-- Data for the task follows --

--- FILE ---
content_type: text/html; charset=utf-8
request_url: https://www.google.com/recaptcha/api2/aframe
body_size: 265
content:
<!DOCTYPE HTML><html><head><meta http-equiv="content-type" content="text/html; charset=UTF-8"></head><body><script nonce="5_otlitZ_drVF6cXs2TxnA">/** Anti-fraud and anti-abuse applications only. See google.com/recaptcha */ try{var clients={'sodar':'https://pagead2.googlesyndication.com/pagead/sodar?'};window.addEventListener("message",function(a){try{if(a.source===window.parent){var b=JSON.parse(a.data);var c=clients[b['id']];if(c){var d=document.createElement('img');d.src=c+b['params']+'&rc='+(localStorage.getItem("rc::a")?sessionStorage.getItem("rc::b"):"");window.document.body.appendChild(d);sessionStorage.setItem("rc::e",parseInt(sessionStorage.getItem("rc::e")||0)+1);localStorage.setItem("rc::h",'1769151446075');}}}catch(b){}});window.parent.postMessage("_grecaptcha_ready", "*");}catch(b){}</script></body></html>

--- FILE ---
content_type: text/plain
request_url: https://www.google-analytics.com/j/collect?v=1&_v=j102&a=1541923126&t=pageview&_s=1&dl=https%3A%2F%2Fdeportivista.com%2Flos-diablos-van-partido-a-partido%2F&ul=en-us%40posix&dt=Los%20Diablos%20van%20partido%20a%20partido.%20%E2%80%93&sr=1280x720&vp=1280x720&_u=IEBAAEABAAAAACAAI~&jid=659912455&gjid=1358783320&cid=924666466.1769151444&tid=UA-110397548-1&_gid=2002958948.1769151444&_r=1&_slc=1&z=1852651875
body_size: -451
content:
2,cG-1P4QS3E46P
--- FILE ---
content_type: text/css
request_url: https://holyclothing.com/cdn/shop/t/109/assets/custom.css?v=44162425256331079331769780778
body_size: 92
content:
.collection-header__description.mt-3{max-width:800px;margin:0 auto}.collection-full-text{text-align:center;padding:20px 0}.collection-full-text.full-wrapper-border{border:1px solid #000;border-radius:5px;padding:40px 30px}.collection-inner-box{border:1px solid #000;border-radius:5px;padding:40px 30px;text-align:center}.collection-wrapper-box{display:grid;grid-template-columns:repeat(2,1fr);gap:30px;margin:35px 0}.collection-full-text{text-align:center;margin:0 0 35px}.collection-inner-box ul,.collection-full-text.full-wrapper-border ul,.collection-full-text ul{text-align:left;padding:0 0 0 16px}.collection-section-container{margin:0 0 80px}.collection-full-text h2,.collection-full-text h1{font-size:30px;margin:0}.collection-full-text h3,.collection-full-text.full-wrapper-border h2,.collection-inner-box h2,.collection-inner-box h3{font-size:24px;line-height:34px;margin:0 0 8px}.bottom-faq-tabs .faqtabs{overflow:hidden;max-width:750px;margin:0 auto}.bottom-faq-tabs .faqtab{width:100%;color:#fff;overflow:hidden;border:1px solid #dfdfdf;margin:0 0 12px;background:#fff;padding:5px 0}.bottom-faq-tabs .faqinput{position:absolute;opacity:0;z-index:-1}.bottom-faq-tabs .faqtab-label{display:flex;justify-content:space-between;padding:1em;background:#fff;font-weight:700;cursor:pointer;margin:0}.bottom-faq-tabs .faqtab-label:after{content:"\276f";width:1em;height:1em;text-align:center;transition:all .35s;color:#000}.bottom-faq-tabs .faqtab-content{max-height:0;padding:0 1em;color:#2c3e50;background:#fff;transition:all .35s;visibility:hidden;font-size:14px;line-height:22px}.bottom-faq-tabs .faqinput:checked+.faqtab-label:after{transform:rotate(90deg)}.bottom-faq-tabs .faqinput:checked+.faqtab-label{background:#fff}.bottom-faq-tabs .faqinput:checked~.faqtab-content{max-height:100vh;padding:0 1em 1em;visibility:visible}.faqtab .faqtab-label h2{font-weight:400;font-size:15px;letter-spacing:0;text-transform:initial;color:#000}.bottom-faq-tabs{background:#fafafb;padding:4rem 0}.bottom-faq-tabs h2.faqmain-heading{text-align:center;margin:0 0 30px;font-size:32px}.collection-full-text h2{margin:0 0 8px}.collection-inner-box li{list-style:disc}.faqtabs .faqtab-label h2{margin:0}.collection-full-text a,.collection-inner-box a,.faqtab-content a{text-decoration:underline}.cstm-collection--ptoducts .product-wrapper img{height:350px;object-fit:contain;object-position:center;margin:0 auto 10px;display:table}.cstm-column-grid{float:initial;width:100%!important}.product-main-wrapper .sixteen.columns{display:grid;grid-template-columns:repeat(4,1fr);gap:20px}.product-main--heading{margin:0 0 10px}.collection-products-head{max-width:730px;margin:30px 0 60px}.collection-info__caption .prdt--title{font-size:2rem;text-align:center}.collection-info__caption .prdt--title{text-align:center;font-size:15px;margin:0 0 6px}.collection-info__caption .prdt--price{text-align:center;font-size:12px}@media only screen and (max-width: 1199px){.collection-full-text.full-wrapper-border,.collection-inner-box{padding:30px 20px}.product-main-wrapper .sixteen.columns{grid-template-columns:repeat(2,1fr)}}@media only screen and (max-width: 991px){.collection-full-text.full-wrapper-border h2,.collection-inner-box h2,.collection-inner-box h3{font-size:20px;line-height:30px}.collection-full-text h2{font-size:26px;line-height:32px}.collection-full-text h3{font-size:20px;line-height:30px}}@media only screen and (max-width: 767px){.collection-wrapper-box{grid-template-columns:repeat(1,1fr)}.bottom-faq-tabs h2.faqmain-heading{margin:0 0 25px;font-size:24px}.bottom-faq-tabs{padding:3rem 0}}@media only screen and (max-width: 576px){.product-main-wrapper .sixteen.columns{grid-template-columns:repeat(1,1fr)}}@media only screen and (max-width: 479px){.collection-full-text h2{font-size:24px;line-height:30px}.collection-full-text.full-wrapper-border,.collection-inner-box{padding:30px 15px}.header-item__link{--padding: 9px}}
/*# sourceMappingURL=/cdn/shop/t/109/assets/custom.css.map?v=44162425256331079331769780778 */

-- Data for the task concluded --

== Task brief ==
Transcribe the lines above precisely, keeping each one unchanged.

== Solution ==
--- FILE ---
content_type: text/html; charset=utf-8
request_url: https://www.google.com/recaptcha/api2/aframe
body_size: 265
content:
<!DOCTYPE HTML><html><head><meta http-equiv="content-type" content="text/html; charset=UTF-8"></head><body><script nonce="5_otlitZ_drVF6cXs2TxnA">/** Anti-fraud and anti-abuse applications only. See google.com/recaptcha */ try{var clients={'sodar':'https://pagead2.googlesyndication.com/pagead/sodar?'};window.addEventListener("message",function(a){try{if(a.source===window.parent){var b=JSON.parse(a.data);var c=clients[b['id']];if(c){var d=document.createElement('img');d.src=c+b['params']+'&rc='+(localStorage.getItem("rc::a")?sessionStorage.getItem("rc::b"):"");window.document.body.appendChild(d);sessionStorage.setItem("rc::e",parseInt(sessionStorage.getItem("rc::e")||0)+1);localStorage.setItem("rc::h",'1769151446075');}}}catch(b){}});window.parent.postMessage("_grecaptcha_ready", "*");}catch(b){}</script></body></html>

--- FILE ---
content_type: text/plain
request_url: https://www.google-analytics.com/j/collect?v=1&_v=j102&a=1541923126&t=pageview&_s=1&dl=https%3A%2F%2Fdeportivista.com%2Flos-diablos-van-partido-a-partido%2F&ul=en-us%40posix&dt=Los%20Diablos%20van%20partido%20a%20partido.%20%E2%80%93&sr=1280x720&vp=1280x720&_u=IEBAAEABAAAAACAAI~&jid=659912455&gjid=1358783320&cid=924666466.1769151444&tid=UA-110397548-1&_gid=2002958948.1769151444&_r=1&_slc=1&z=1852651875
body_size: -451
content:
2,cG-1P4QS3E46P
--- FILE ---
content_type: text/css
request_url: https://holyclothing.com/cdn/shop/t/109/assets/custom.css?v=44162425256331079331769780778
body_size: 92
content:
.collection-header__description.mt-3{max-width:800px;margin:0 auto}.collection-full-text{text-align:center;padding:20px 0}.collection-full-text.full-wrapper-border{border:1px solid #000;border-radius:5px;padding:40px 30px}.collection-inner-box{border:1px solid #000;border-radius:5px;padding:40px 30px;text-align:center}.collection-wrapper-box{display:grid;grid-template-columns:repeat(2,1fr);gap:30px;margin:35px 0}.collection-full-text{text-align:center;margin:0 0 35px}.collection-inner-box ul,.collection-full-text.full-wrapper-border ul,.collection-full-text ul{text-align:left;padding:0 0 0 16px}.collection-section-container{margin:0 0 80px}.collection-full-text h2,.collection-full-text h1{font-size:30px;margin:0}.collection-full-text h3,.collection-full-text.full-wrapper-border h2,.collection-inner-box h2,.collection-inner-box h3{font-size:24px;line-height:34px;margin:0 0 8px}.bottom-faq-tabs .faqtabs{overflow:hidden;max-width:750px;margin:0 auto}.bottom-faq-tabs .faqtab{width:100%;color:#fff;overflow:hidden;border:1px solid #dfdfdf;margin:0 0 12px;background:#fff;padding:5px 0}.bottom-faq-tabs .faqinput{position:absolute;opacity:0;z-index:-1}.bottom-faq-tabs .faqtab-label{display:flex;justify-content:space-between;padding:1em;background:#fff;font-weight:700;cursor:pointer;margin:0}.bottom-faq-tabs .faqtab-label:after{content:"\276f";width:1em;height:1em;text-align:center;transition:all .35s;color:#000}.bottom-faq-tabs .faqtab-content{max-height:0;padding:0 1em;color:#2c3e50;background:#fff;transition:all .35s;visibility:hidden;font-size:14px;line-height:22px}.bottom-faq-tabs .faqinput:checked+.faqtab-label:after{transform:rotate(90deg)}.bottom-faq-tabs .faqinput:checked+.faqtab-label{background:#fff}.bottom-faq-tabs .faqinput:checked~.faqtab-content{max-height:100vh;padding:0 1em 1em;visibility:visible}.faqtab .faqtab-label h2{font-weight:400;font-size:15px;letter-spacing:0;text-transform:initial;color:#000}.bottom-faq-tabs{background:#fafafb;padding:4rem 0}.bottom-faq-tabs h2.faqmain-heading{text-align:center;margin:0 0 30px;font-size:32px}.collection-full-text h2{margin:0 0 8px}.collection-inner-box li{list-style:disc}.faqtabs .faqtab-label h2{margin:0}.collection-full-text a,.collection-inner-box a,.faqtab-content a{text-decoration:underline}.cstm-collection--ptoducts .product-wrapper img{height:350px;object-fit:contain;object-position:center;margin:0 auto 10px;display:table}.cstm-column-grid{float:initial;width:100%!important}.product-main-wrapper .sixteen.columns{display:grid;grid-template-columns:repeat(4,1fr);gap:20px}.product-main--heading{margin:0 0 10px}.collection-products-head{max-width:730px;margin:30px 0 60px}.collection-info__caption .prdt--title{font-size:2rem;text-align:center}.collection-info__caption .prdt--title{text-align:center;font-size:15px;margin:0 0 6px}.collection-info__caption .prdt--price{text-align:center;font-size:12px}@media only screen and (max-width: 1199px){.collection-full-text.full-wrapper-border,.collection-inner-box{padding:30px 20px}.product-main-wrapper .sixteen.columns{grid-template-columns:repeat(2,1fr)}}@media only screen and (max-width: 991px){.collection-full-text.full-wrapper-border h2,.collection-inner-box h2,.collection-inner-box h3{font-size:20px;line-height:30px}.collection-full-text h2{font-size:26px;line-height:32px}.collection-full-text h3{font-size:20px;line-height:30px}}@media only screen and (max-width: 767px){.collection-wrapper-box{grid-template-columns:repeat(1,1fr)}.bottom-faq-tabs h2.faqmain-heading{margin:0 0 25px;font-size:24px}.bottom-faq-tabs{padding:3rem 0}}@media only screen and (max-width: 576px){.product-main-wrapper .sixteen.columns{grid-template-columns:repeat(1,1fr)}}@media only screen and (max-width: 479px){.collection-full-text h2{font-size:24px;line-height:30px}.collection-full-text.full-wrapper-border,.collection-inner-box{padding:30px 15px}.header-item__link{--padding: 9px}}
/*# sourceMappingURL=/cdn/shop/t/109/assets/custom.css.map?v=44162425256331079331769780778 */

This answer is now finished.